To explore this thought, I consulted the article “Wordless Books in Your Classroom: A Perfect Match” from Teacher Created Materials. The piece emphasizes how wordless picture books foster literacy through observation, inference, sequencing, and oral storytelling, while also providing equitable entry points for English language learners and diverse thinkers. These insights helped me envision how my book could support both literacy and environmental awareness simultaneously.

After reading the article, I immediately imagined turning my story into a page walk, where students would closely observe each spread and describe what they see happening before hearing any adult interpretation.
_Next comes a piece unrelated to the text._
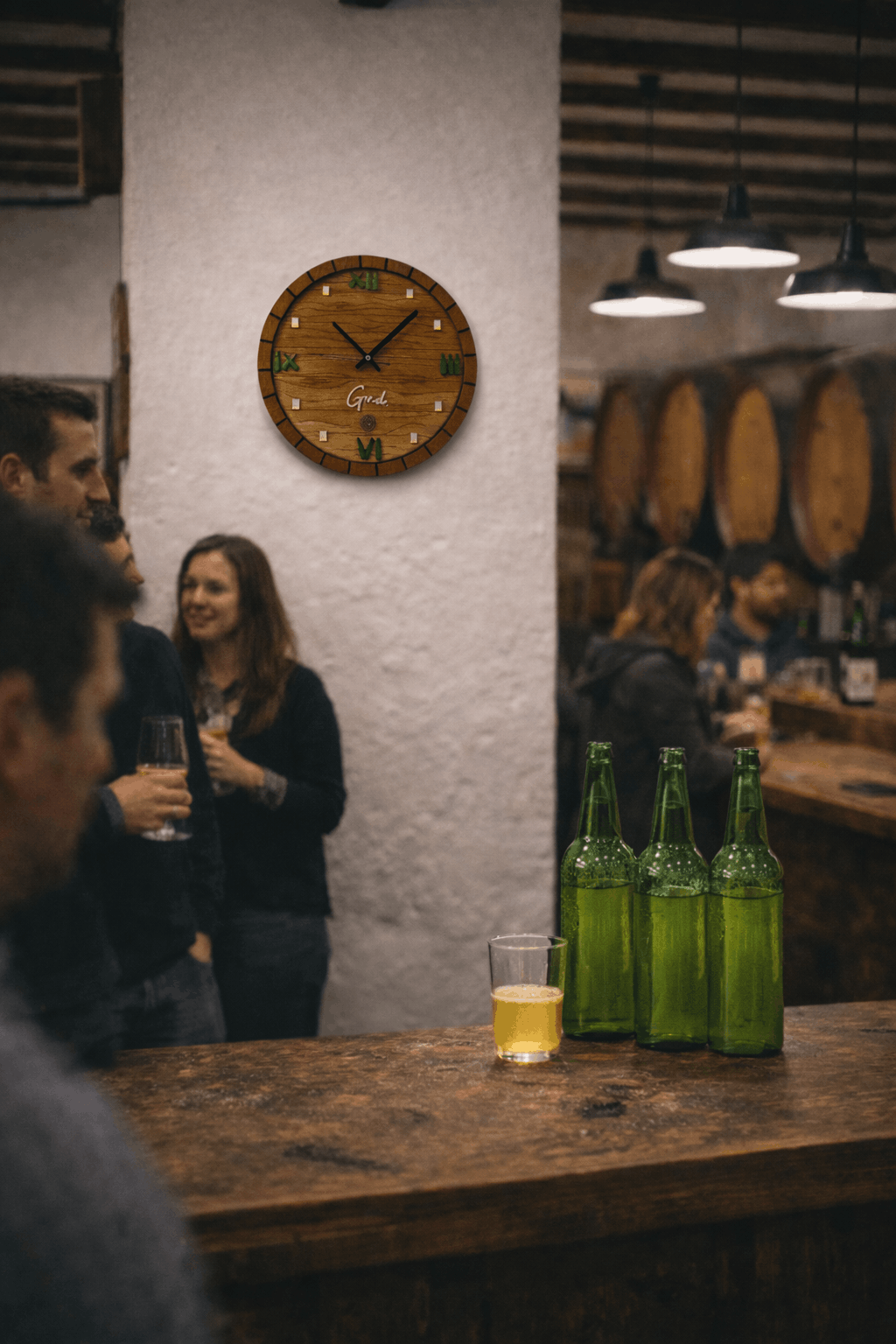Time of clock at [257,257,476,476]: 10:07
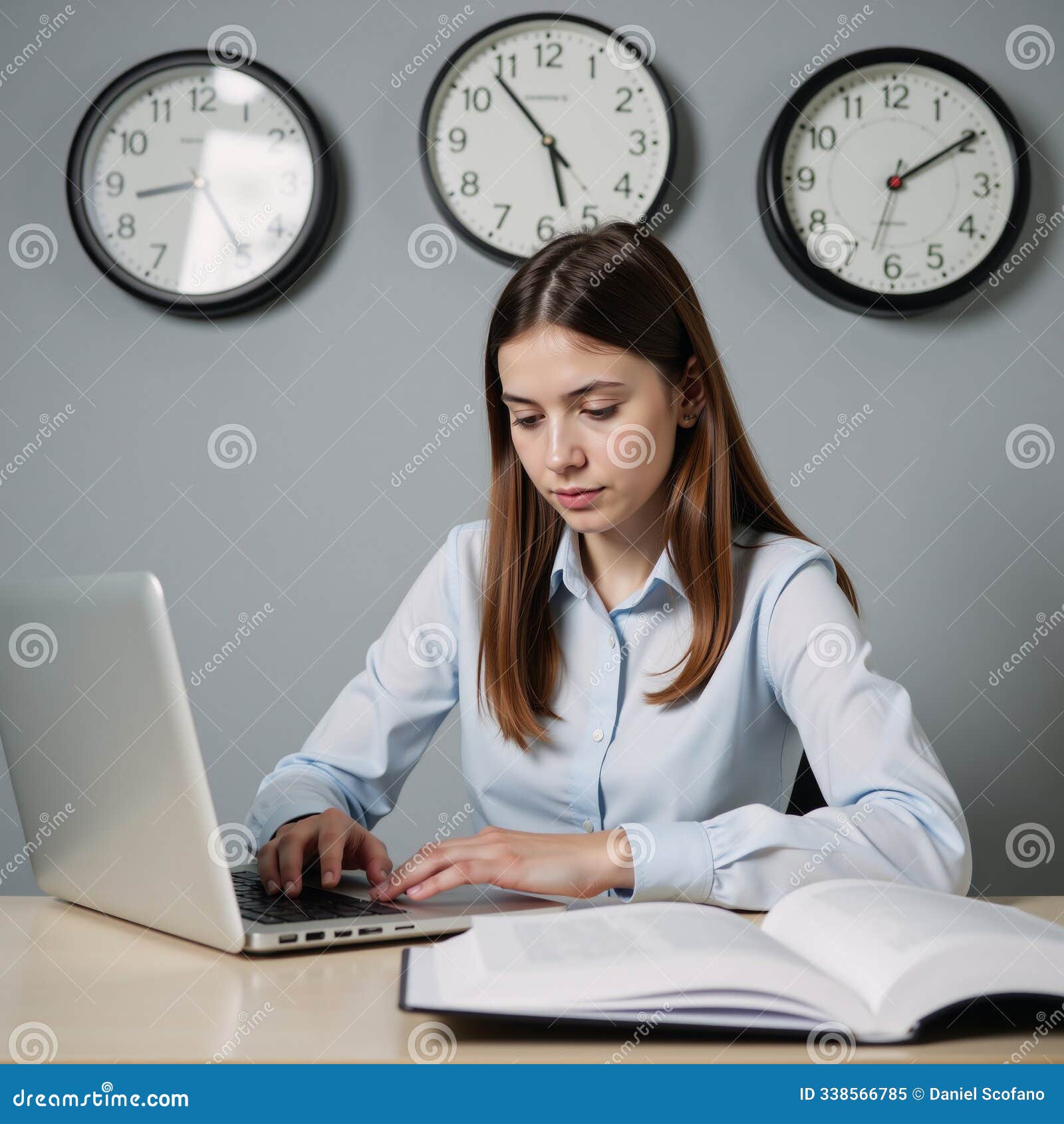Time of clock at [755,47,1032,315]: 2:09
This strategy invites students to draw on visual clues, express emotions, and collaboratively infer meaning, key early literacy skills. It also opens space for students to discuss human impact on nature and how small changes in the story’s setting affect the animals’ wellbeing, linking directly to environmental stewardship outcomes in the curriculum.
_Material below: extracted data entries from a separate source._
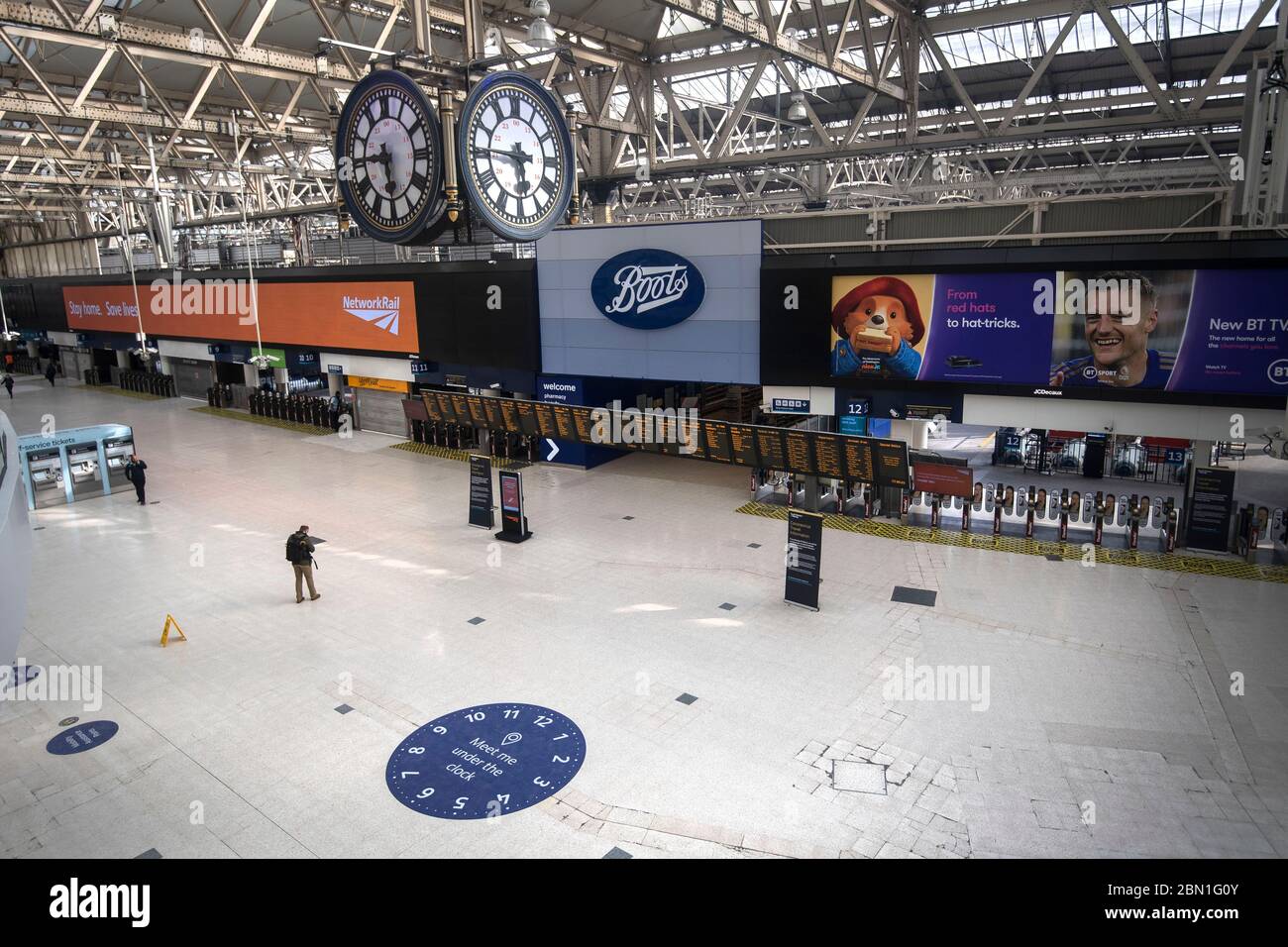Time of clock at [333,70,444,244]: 5:45
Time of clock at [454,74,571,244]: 5:45
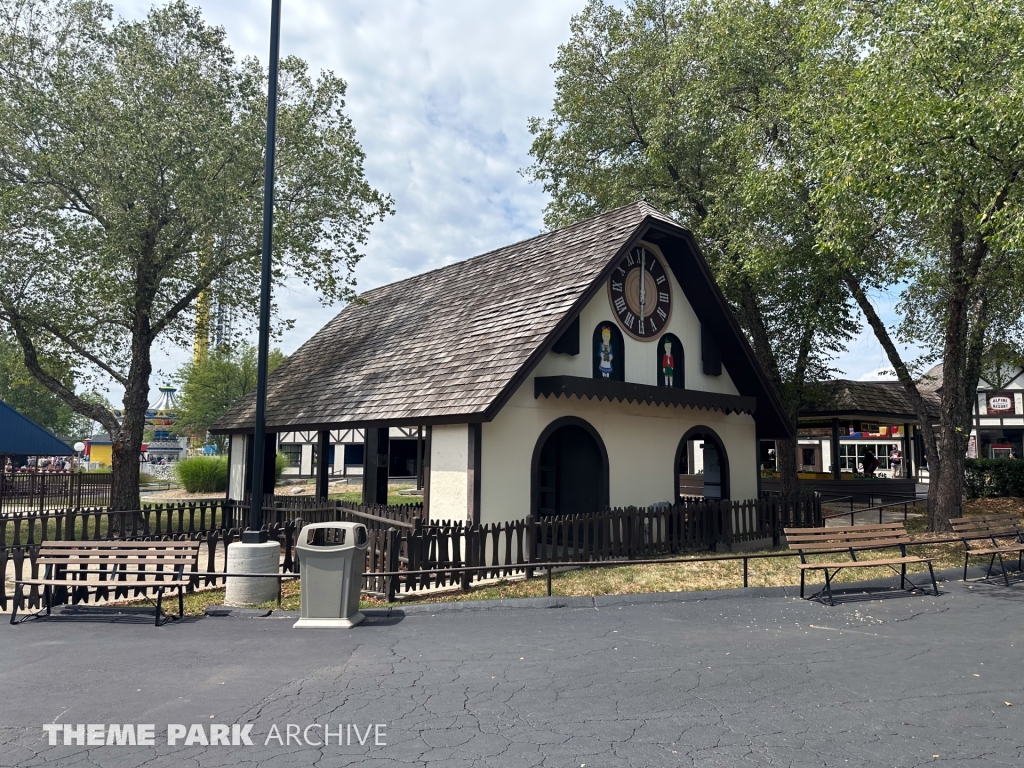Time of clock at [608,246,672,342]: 6:00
As a next step, I created a lesson plan to accompany my book, From Tree to Home. Designed for classroom use, the resource includes discussion prompts, lesson ideas, and reflection activities that integrate literacy outcomes, such as prediction, sequencing, and narrative voice, with environmental themes like cause and effect, empathy for living things, and community responsibility. The lesson plan functions as both an instructional guide and an interactive medium, something teachers can adapt, project, or modify digitally to suit their learners.


Reflection:

My hope as I end this process is the same one that began this inquiry, to use story as a bridge for teaching stewardship, helping students see that every choice, every change, and every connection we make carries meaning in our shared world. This weeks journey reminded me that creating digital work doesn’t end with design, it’s about finding meaningful ways to use it as a living resource for teaching and learning. The Teacher Created Materials website was instrumental in bringing this assignment full circle. It helped me recognize that wordless books, and the digital tools surrounding them, can spark discussion, inquiry, and empathy in ways that go beyond print. Developing the digital lesson plan for From Tree to Home became an extension of the story itself. By turning my visual narrative into a classroom ready resource, I uncovered how digital tools can bridge creativity and pedagogy.


Next Steps:

My next step will be to bring all stages of this inquiry together in a final reflective post. I will create a screencast of From Tree to Home as my final artifact, revisiting each stage of the process, from concept and illustration to classroom application. This will allow me to reflect on how the project evolved through creativity, digital learning, and collaboration, and how each post contributed to shaping my understanding of storytelling as a tool for teaching stewardship and emotional literacy.